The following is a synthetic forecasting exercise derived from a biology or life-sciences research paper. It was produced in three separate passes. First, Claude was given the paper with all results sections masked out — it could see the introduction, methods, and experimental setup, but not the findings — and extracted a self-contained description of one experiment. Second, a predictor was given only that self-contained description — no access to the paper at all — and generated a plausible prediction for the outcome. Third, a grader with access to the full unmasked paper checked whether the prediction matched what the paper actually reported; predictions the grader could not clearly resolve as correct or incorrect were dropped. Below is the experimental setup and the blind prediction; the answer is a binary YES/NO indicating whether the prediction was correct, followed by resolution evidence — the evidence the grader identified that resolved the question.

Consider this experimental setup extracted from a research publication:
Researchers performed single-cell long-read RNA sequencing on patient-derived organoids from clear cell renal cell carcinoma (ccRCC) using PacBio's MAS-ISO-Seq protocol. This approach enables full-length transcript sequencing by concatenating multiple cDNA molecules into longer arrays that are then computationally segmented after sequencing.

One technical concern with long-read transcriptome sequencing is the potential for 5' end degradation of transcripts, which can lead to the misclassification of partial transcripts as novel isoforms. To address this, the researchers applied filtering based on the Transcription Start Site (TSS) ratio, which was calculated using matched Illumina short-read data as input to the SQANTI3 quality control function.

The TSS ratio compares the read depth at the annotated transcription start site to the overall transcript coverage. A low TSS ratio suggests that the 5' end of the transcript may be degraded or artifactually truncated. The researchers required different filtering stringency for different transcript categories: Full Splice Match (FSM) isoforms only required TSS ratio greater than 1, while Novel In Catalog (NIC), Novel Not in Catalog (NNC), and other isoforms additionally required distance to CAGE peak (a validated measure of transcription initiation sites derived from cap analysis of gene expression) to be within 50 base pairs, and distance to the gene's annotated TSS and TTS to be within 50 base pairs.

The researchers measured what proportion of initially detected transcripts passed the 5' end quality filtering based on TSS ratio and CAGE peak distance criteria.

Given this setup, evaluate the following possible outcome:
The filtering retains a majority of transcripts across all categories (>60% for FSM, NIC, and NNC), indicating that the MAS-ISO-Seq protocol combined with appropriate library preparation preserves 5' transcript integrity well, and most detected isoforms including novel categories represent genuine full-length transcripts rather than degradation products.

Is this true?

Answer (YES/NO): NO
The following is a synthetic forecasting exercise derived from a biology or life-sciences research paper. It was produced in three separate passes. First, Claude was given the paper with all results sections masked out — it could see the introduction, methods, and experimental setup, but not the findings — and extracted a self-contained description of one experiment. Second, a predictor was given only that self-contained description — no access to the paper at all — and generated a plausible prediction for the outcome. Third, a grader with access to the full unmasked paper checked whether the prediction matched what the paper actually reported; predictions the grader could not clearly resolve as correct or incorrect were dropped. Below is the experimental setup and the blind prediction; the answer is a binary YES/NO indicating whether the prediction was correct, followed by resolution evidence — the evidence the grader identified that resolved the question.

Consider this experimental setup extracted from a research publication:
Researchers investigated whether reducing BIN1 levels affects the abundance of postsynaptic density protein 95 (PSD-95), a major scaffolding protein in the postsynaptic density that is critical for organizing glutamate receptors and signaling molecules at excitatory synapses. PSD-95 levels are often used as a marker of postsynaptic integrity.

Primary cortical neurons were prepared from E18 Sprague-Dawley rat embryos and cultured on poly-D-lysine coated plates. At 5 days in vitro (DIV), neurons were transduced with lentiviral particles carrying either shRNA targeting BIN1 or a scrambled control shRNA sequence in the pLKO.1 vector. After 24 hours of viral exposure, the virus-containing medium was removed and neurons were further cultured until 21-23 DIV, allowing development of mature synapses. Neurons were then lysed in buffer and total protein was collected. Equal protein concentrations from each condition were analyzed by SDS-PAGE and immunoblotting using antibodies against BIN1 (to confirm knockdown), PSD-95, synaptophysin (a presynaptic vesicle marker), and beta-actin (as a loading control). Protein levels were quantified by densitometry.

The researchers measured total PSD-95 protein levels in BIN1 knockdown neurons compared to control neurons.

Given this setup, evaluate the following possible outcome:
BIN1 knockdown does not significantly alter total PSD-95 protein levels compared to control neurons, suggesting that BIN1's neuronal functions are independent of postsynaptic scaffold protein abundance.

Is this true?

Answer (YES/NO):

PROBLEM: Your answer should be exactly the lines of the material above, starting at the one that holds "The researchers measured total" and ending with the last.

RESULT OF THE EXERCISE:
The researchers measured total PSD-95 protein levels in BIN1 knockdown neurons compared to control neurons.

Given this setup, evaluate the following possible outcome:
BIN1 knockdown does not significantly alter total PSD-95 protein levels compared to control neurons, suggesting that BIN1's neuronal functions are independent of postsynaptic scaffold protein abundance.

Is this true?

Answer (YES/NO):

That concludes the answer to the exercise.